- [EXERCISE OBJECTIVE] Reproduce every one of the following items verbatim, leaving out the pictures.

[Image and text data from the web]
--
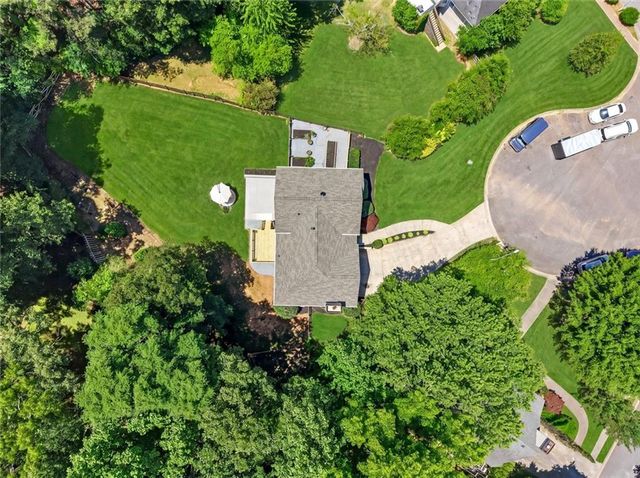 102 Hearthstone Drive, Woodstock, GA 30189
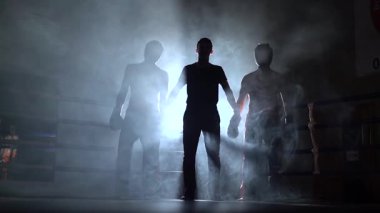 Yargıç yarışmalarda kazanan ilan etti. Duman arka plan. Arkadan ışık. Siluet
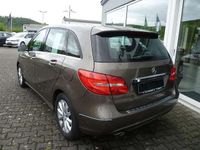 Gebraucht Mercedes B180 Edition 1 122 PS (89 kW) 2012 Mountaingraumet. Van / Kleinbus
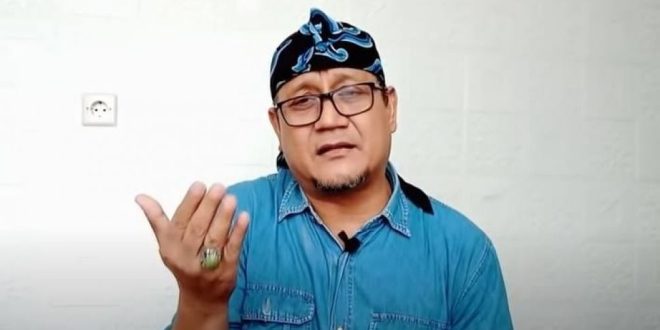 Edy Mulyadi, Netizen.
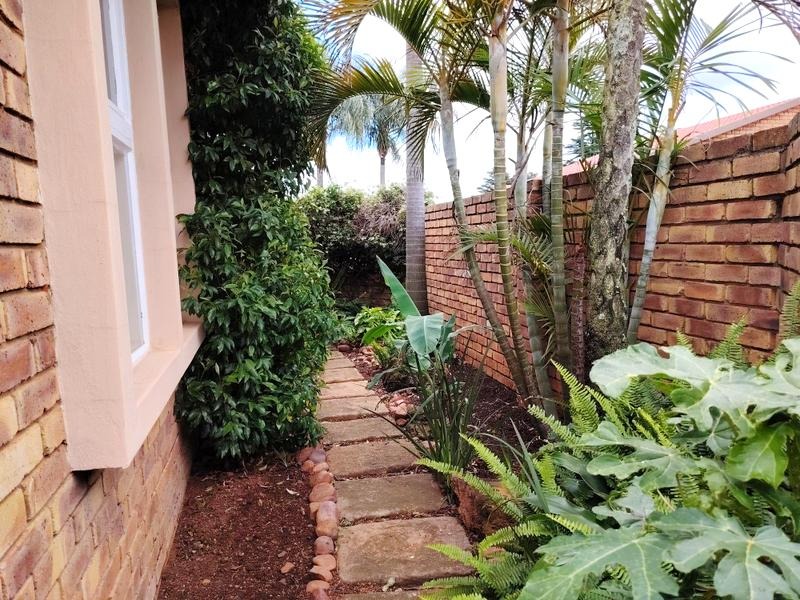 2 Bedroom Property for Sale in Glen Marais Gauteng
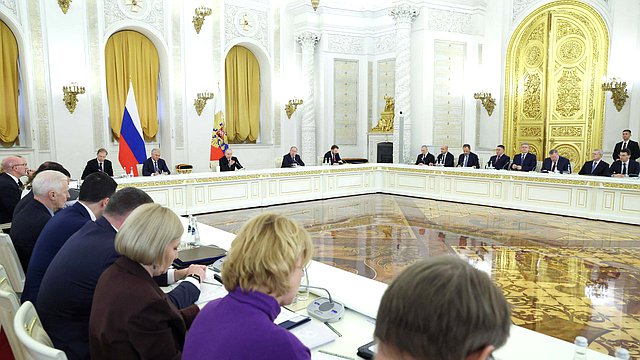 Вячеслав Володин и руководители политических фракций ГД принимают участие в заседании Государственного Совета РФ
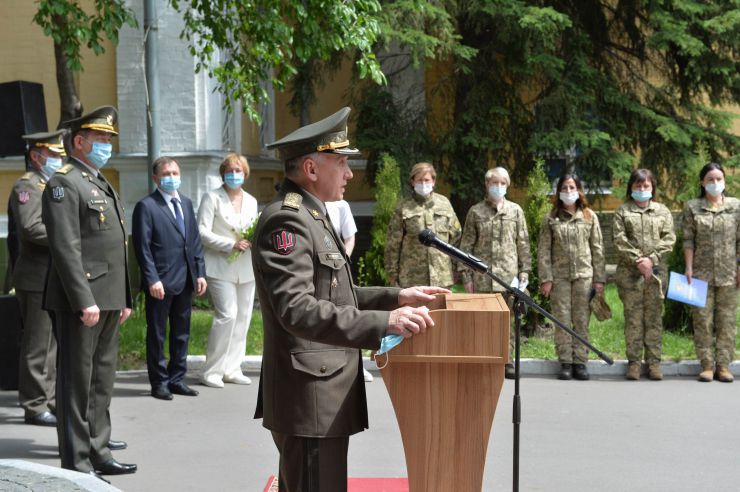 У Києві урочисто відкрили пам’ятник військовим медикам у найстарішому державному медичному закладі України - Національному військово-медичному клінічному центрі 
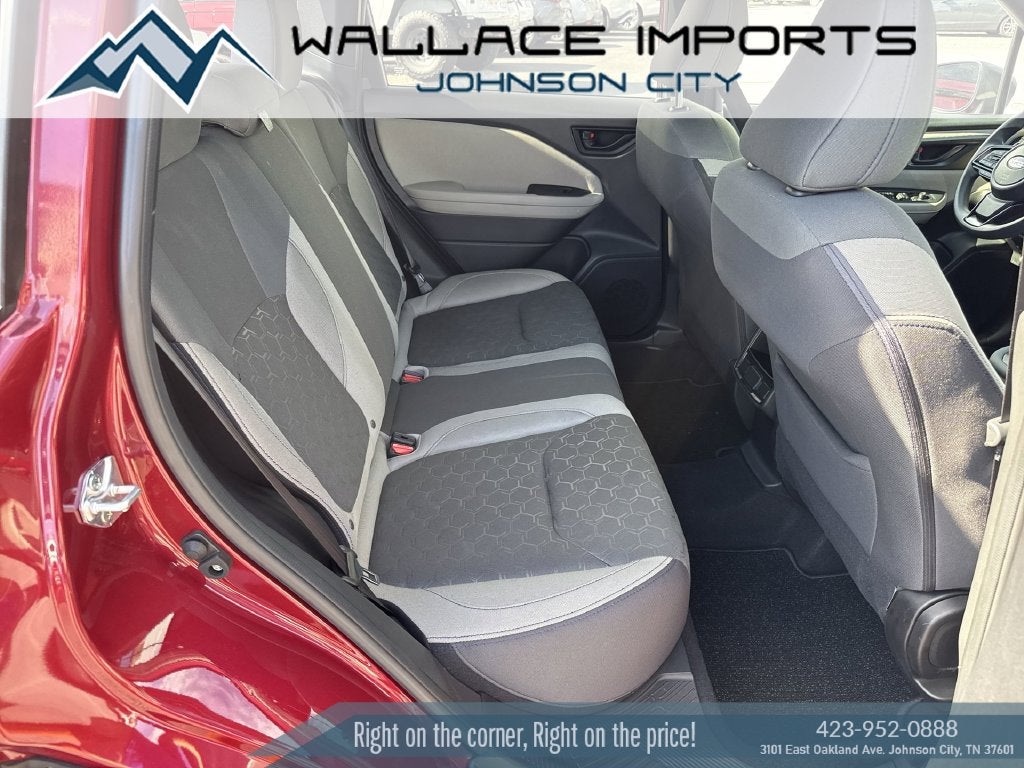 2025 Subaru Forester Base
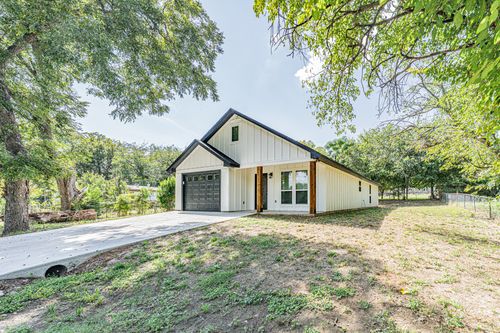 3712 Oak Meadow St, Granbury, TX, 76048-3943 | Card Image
--
- [EXERCISE SOLUTION]
 102 Hearthstone Drive, Woodstock, GA 30189
 Yargıç yarışmalarda kazanan ilan etti. Duman arka plan. Arkadan ışık. Siluet
 Gebraucht Mercedes B180 Edition 1 122 PS (89 kW) 2012 Mountaingraumet. Van / Kleinbus
 Edy Mulyadi, Netizen.
 2 Bedroom Property for Sale in Glen Marais Gauteng
 Вячеслав Володин и руководители политических фракций ГД принимают участие в заседании Государственного Совета РФ
 У Києві урочисто відкрили пам’ятник військовим медикам у найстарішому державному медичному закладі України - Національному військово-медичному клінічному центрі 
 2025 Subaru Forester Base
 3712 Oak Meadow St, Granbury, TX, 76048-3943 | Card Image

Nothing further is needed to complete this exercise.